What is functional art?
What is art?
What is function?
These questions seem simple at first glance, and they are, yet each opens an opportunity for deeper reflection.
Function, at its most basic, means something can be used. But usability exists on a spectrum. Anyone who works professionally with a tool—a hairdresser with scissors, a mechanic with wrenches, an accountant with software—understands immediately that being usable and being excellent to use are two entirely different things.
Professionals become intimately familiar with their tools. They feel subtleties most people never notice: balance, ergonomics, precision, durability. To the untrained eye, a pair of $10 scissors may look identical to a $200 pair. To the craftsperson who uses them every day, the difference is unmistakable.
So while many objects are “functional,” only a select few are exceptional in their functionality.
What Is Art?
Art is far more difficult to define. Cultures, eras, and thinkers have all shaped the meaning differently. Yet many definitions share common threads:
intention, expression, interpretation, experience, culture.
Some scholars describe art as:
- a transformation of materials
- a symbolic language
- evidence of a maker’s hand
- an act of skilled creation
My own understanding is close to these. Art is intentional. It is expressive. And it requires skill—skill of imagination, skill of hand, skill of execution.
The greater the mastery required, and the fewer people capable of achieving it, the more value we tend to place on the art.
But this raises an important question in the modern era:
Where does the art actually reside—in the idea or in the making? Or both?
If an artisan designs a decorative steel gate in their mind and then uses a CNC plasma cutter to shape the decorative elements before welding them into place, is it still art? Does the involvement of technology reduce its artistic value? Or is operating that technology just a modern extension of the same skills a 10th-century blacksmith needed to master the best forge and hammer available at the time?
This isn’t a new debate:
When the electric sander was invented, many traditional woodworkers almost certainly declared that using one meant the work was no longer “handmade.” Today, nearly every artisan—including the Amish—uses a random orbit sander powered by electricity or air. And no one disputes that their work is handmade.
So in 50 years, will work produced with the aid of CNC machines be considered handmade? Almost certainly. Especially now that AI is on the scene in a big way and creating “art”—including music as an example. As of this writing, the AI-assisted song “Walk My Walk” by Breaking Rust reached number one on Billboard’s Country Digital Song Sales Chart.
So again:
Is that art?
The definition is a moving target.
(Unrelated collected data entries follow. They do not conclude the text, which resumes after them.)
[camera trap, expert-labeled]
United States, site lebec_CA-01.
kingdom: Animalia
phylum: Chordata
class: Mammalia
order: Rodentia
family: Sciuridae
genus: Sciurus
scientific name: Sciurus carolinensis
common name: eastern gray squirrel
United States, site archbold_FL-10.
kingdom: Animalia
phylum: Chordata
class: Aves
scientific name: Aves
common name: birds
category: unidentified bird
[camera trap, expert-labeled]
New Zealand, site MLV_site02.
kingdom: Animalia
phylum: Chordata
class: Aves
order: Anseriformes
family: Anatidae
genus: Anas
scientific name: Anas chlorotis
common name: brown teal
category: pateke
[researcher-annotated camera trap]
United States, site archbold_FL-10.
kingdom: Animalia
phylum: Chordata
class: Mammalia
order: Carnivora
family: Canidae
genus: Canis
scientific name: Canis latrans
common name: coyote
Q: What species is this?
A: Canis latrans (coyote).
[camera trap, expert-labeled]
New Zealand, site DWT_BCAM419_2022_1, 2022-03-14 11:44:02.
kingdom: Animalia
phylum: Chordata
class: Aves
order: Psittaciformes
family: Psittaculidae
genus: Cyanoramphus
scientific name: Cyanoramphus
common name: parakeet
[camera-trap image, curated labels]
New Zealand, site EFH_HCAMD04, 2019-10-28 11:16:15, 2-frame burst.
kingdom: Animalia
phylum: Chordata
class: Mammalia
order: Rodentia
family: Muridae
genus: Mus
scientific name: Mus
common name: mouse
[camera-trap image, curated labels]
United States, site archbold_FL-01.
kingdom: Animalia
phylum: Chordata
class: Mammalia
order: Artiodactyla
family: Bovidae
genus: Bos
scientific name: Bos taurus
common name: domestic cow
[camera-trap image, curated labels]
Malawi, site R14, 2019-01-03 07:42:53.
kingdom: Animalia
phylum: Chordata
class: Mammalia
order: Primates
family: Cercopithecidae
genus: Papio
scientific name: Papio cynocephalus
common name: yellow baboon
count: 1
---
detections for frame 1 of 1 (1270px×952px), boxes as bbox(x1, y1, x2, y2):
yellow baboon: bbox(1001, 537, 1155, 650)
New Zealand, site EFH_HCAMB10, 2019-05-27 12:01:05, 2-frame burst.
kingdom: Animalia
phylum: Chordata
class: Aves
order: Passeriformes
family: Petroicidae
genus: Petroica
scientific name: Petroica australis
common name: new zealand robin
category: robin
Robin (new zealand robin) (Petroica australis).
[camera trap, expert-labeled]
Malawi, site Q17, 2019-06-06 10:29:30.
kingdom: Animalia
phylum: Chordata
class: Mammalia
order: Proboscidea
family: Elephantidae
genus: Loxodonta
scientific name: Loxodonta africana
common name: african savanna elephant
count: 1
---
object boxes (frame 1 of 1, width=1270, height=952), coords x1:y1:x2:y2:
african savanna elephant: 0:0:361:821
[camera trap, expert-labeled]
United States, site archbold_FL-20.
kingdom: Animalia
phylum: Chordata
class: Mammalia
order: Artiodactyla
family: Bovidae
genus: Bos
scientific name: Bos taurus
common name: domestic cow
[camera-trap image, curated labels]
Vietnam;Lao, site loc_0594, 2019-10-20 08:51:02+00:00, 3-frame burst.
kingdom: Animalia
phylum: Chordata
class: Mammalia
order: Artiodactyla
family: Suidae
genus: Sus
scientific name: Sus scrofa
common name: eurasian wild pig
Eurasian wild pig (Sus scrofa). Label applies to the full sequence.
And with every technological shift—from the camera to the synthesizer to AI—the boundaries are questioned, stretched, and redefined.
Defining Functional Art
Rather than try to settle the definition of art itself, let’s narrow our focus to functional art.
Let’s agree on two foundational ideas:
- Art is intentional and experiential.
- Functionality is the ability to be used.
To me, creating an object that is both deeply beautiful and fully functional requires an extraordinary level of craftsmanship. It is, in my viewpoint, the highest form of artistic ability.
Why?
Because it demands mastery of two completely different skill sets:
- The qualitative skill of the artist: designing something aesthetically moving
- The quantitative skill of the craftsperson: executing it with precision and accuracy
To create something structurally sound, dimensionally precise, and usable every day—while also making it unique, expressive, and beautiful—is a challenge to complete.
The craftsman who can create art is a rare craftsman.
The artist who can build with precision is a rare artist.
Combined, they produce something far more meaningful than either could achieve alone.They produce functional art.
Human Nature of Creating
Humans are designed to create. That is why we can be so moved by art. We are to shape, to build, to imagine, to transform raw material into something that carries meaning. This act of creation is deeply human—spiritual even. It echoes the nature of our Creator, whose work we reflect in our own.
At Lake Antler Works, this is the heart of what I strive to do: to build objects that serve with excellence and speak with the beauty of God’s creation. Objects that function as tools, as heirlooms, and as art.
This is what our creator intends with His human creations as well; that they be useful tools that do beautiful work for Him.